◆ **What you are asked to do**: Please copy the entries below word for word, leaving out any image.

====

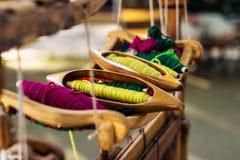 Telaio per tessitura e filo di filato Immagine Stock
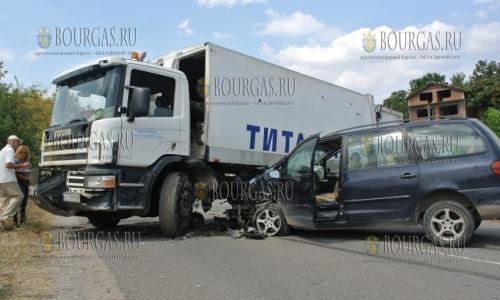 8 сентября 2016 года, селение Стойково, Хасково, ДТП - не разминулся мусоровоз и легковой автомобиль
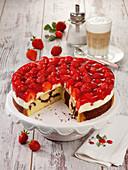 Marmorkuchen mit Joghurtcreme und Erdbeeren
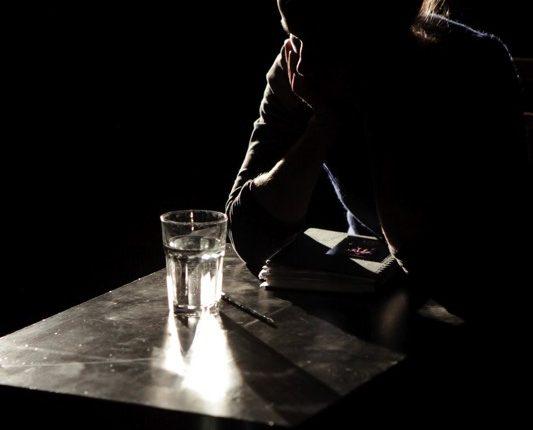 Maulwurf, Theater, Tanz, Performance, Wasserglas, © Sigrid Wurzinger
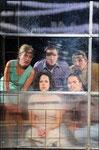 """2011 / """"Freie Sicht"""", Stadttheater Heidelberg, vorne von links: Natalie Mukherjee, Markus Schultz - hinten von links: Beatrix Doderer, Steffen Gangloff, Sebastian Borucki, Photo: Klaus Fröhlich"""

====

◆ **Written answer**:
 Telaio per tessitura e filo di filato Immagine Stock
 8 сентября 2016 года, селение Стойково, Хасково, ДТП - не разминулся мусоровоз и легковой автомобиль
 Marmorkuchen mit Joghurtcreme und Erdbeeren
 Maulwurf, Theater, Tanz, Performance, Wasserglas, © Sigrid Wurzinger
 """2011 / """"Freie Sicht"""", Stadttheater Heidelberg, vorne von links: Natalie Mukherjee, Markus Schultz - hinten von links: Beatrix Doderer, Steffen Gangloff, Sebastian Borucki, Photo: Klaus Fröhlich"""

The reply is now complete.